Completion to Chordal Distance-Hereditary Graphs - A Quartic Vertex-Kernel.

Given a class of graphs G and a graph G = ( V , E ) , the aim of the G -completion problem is to find a set of at most k non-edges whose addition in G results in a graph that belongs to G . Completion to chordal or to natural subclasses of chordal graphs cover a broad range of classical NP-Complete problems, that have been extensively studied. When G coincides with the class of chordal graphs, the problem is the well-known Minimum Fill-In problem. Other notable examples include completion to proper interval, threshold or trivially perfect graphs. Aforementioned problems are known to admit polynomial kernels, and it has been conjectured that completion to subclasses of chordal graphs further characterized by a finite number of forbidden induced subgraphs admits polynomial kernels. We investigate this line of research by considering completion to an important subclass of chordal graphs, namely chordal distance-hereditary graphs. Chordal distance-hereditary graphs are a natural generalization of trivially perfect graphs and have been extensively studied from the structural viewpoint. However, to the best of our knowledge, completion to chordal distance-hereditary graphs has not received attention so far.
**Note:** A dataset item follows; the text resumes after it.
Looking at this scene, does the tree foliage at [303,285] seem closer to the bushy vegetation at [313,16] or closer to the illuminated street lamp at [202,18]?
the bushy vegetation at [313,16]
We thus initiate the first algorithmic study of this problem, and prove its NP-Completeness and that it admits a kernel with O ( k 4 ) vertices. To that aim, we rely on several known characterizations of chordal distance-hereditary graphs. In particular, such graphs admit a tree-like decomposition, so-called clique laminar tree . Unlike all aforementioned subclasses of chordal graphs, this decomposition does not correspond to a partition of the vertex set at hand. To circumvent this, we propose an approach based on the notion of clique (minimal) separator decomposition and a new characterization of chordal distance-hereditary graphs that might be of independent interest.